Below this line are records; write out exactly the lines from the one containing "Lampe med sort" through the one containing "9652677dad Un jersey", with the pictures left out.

*** Data supplied ***

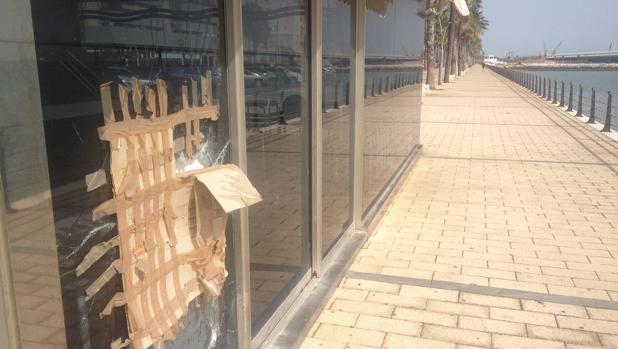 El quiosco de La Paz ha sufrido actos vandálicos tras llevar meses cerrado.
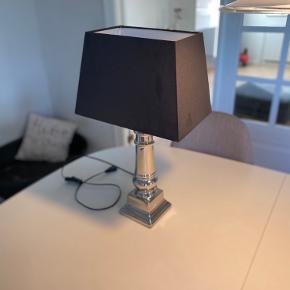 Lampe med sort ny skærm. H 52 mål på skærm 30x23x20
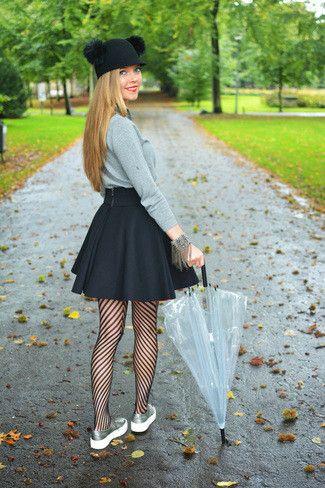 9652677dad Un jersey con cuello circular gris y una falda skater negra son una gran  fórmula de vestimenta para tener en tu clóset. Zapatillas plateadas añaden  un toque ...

***
*** Data supplied ***

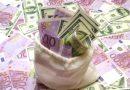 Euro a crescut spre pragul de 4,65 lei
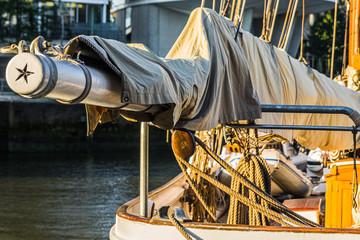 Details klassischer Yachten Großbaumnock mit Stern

***

### Output of the exercise:
 Lampe med sort ny skærm. H 52 mål på skærm 30x23x20
 9652677dad Un jersey con cuello circular gris y una falda skater negra son una gran  fórmula de vestimenta para tener en tu clóset. Zapatillas plateadas añaden  un toque ...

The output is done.